## Provided text
○ ○ ○ ○ ○ ○ ○
A well-preserved fossil uncovered on the Isle of Skye has been revealed as Ceoptera evansae, with an estimated wingspan of 1.6 metres, and would have soared through the Jurassic skies over 165 million years ago. This discovery is filling in crucial gaps during a period when pterosaur fossils are frustratingly rare.
The Middle Jurassic has always been a mystery. Specimens like Dearc and Ceoptera suggest that the Jurassic was much richer in pterosaurs than previously known. These Scottish fossils are proving that pterosaurs were far more diverse during this period than the sparse fossil record suggested. We’re finally getting a clearer picture of how advanced pterosaurs evolved.
Mongolia’s Desert Yields Dual Azhdarchid Species

Palaeontologists have described two new species of azhdarchid pterosaurs from Mongolia’s Gobi Desert, with researchers identifying azhdarchid pterosaur fossils consisting of bones from the neck. These discoveries are particularly significant because pterosaur remains are exceptionally rare in Mongolian deposits.
○ ○ ○ ○ ○ ○ ○
## Brief
Retype the stretch of the pterosaur fossil text from "Mongolia’s Desert Yields" through "in Mongolian deposits.", with no changes.
○ ○ ○ ○ ○ ○ ○
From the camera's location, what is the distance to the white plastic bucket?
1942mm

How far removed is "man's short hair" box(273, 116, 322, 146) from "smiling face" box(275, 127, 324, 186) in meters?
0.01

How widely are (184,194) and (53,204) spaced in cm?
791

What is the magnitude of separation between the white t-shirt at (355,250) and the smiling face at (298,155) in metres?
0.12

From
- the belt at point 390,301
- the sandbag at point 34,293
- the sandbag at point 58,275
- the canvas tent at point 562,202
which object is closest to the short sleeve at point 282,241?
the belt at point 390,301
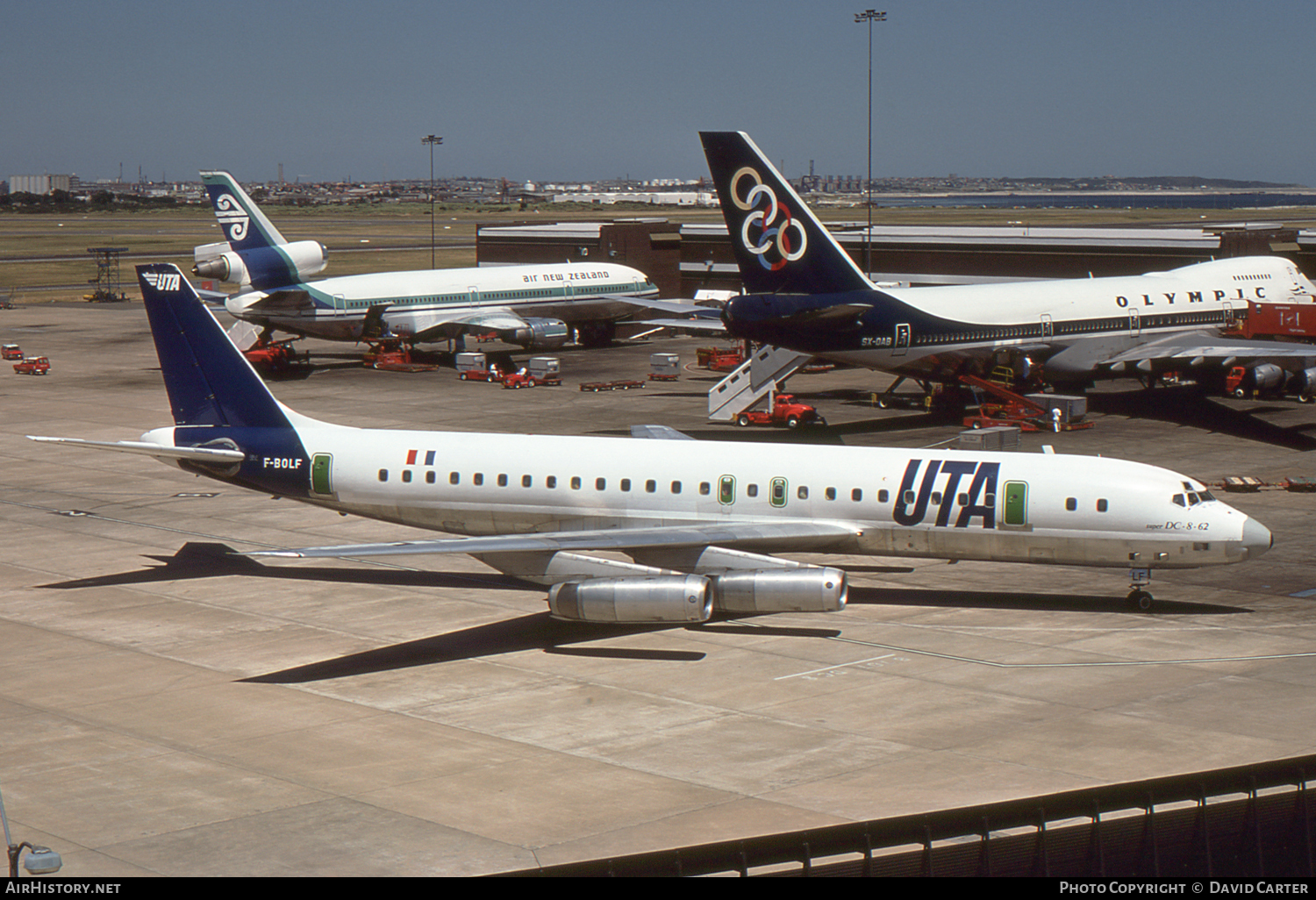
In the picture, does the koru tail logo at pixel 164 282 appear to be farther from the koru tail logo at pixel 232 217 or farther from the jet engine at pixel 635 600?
the koru tail logo at pixel 232 217

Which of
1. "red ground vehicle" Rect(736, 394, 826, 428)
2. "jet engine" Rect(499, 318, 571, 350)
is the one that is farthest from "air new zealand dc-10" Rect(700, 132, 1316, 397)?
"jet engine" Rect(499, 318, 571, 350)

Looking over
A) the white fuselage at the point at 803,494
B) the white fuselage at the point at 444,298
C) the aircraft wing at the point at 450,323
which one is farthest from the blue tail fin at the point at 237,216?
the white fuselage at the point at 803,494

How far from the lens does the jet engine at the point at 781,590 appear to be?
30531 millimetres

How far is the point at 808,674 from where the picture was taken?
29109 mm

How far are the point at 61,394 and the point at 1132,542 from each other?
56.2 meters

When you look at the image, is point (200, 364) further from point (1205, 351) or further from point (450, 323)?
point (450, 323)

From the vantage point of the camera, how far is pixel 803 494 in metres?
33.9

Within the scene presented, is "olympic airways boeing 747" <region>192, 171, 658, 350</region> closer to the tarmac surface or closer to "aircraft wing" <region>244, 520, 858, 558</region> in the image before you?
the tarmac surface

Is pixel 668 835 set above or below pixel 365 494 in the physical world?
below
○ ○ ○ ○ ○ ○ ○
## Written answer
Mongolia’s Desert Yields Dual Azhdarchid Species

Palaeontologists have described two new species of azhdarchid pterosaurs from Mongolia’s Gobi Desert, with researchers identifying azhdarchid pterosaur fossils consisting of bones from the neck. These discoveries are particularly significant because pterosaur remains are exceptionally rare in Mongolian deposits.